Presidente do STF afirma que valorização da carreira não se confunde com distorções, defende responsabilidade fiscal e adia julgamento dos penduricalhos para 25 de março

Salários da magistratura voltaram ao centro do debate nesta sexta-feira, com manifestações públicas que geraram críticas nas redes sociais e tensão entre os Poderes.

O presidente do Supremo Tribunal Federal, ministro Edson Fachin, pediu que a discussão sobre remuneração observe critérios de transparência, racionalidade e responsabilidade fiscal, evitando medidas que fragilizem a credibilidade do Judiciário.

O tema ganhou destaque durante sessão sobre os chamados penduricalhos, expressão usada para verbas indenizatórias que, na prática, elevam ganhos acima do teto constitucional, atualmente em R$ 46.366,19, conforme informação divulgada pelo g1.

O que está em discussão

A Constituição prevê um teto remuneratório, que corresponde ao salário de ministro do STF, hoje de R$ 46.366,19. Na prática, verbas de caráter indenizatório, como auxílio-moradia e diárias, podem ser pagas integralmente e levar agentes públicos a receber acima desse limite.

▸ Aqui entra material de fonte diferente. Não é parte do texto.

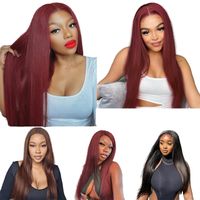 Women Synthetic Wigs Hair Wig Hair-Products Ladies wig front lace wine red long straight chemical fiber head set 24inch High temperature wire Any color of skin C0003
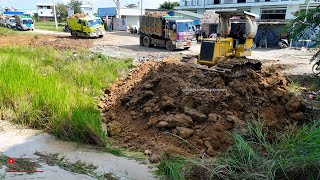 Good Action D31P Dozer Komatsu Push Fillingland Skills Operator Team Bulldozer Dump Trucks [upl. by Asir644]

Os críticos apontam que essas parcelas, chamadas de penduricalhos, criam distorções, enquanto representantes da magistratura defendem a valorização das carreiras. Em sessão, a juíza aposentada Cláudia Márcia de Carvalho Soares afirmou que magistrados não têm carro nem apartamento funcional e disse que desembargadores “mal têm um lanche”.

As palavras de Fachin

Fachin ressaltou que “A discussão remuneratória deve observar critérios de transparência, racionalidade e responsabilidade fiscal, harmonizando-se com o regime constitucional do teto remuneratório e com os princípios da moralidade na administração pública”.

Ele também afirmou que “A valorização da carreira não se confunde com assimetrias ou distorções, mas com a construção de uma política remuneratória estável, previsível e coerente, capaz de evitar tanto a corrosão inflacionária quanto soluções episódicas que fragilizem a legitimidade institucional do Judiciário”.

Decisões individuais e adiamento do julgamento

Antes do julgamento coletivo, decisões individuais de ministros já produziram efeitos. O ministro Flávio Dino determinou que os Poderes revisem e suspendam o pagamento de parcelas acima do teto que não estão previstas em lei, e proibiu novos atos que garantam penduricalhos ilegais.

O ministro Gilmar Mendes decidiu que o Poder Judiciário e o Ministério Público só podem pagar verbas indenizatórias previstas em lei federal. Até a conclusão do julgamento, essas decisões individuais continuarão valendo.

Fachin anunciou o adiamento do julgamento para 25 de março, informando que a nova data permitirá que o plenário analise o tema de forma mais uniforme, e pediu que outros ministros verifiquem processos com temas semelhantes para serem julgados no mesmo dia.

Prazos e impacto institucional

Os ministros uniformizaram prazos para que os Poderes tomem providências sobre parcelas indenizatórias, estabelecendo 45 dias a partir de 23 de fevereiro, data da decisão individual de Gilmar Mendes.

O argumento central de Fachin é que a regulamentação e a transparência são necessárias para conciliar a valorização dos servidores com a legitimidade do Judiciário e com a responsabilidade fiscal exigida pelo momento político e econômico.

O tema segue em aberto e deverá envolver o Congresso Nacional na definição de quais verbas indenizatórias poderão ser pagas sem violar o teto, num debate que une técnica jurídica e percepção pública sobre contas públicas e equidade.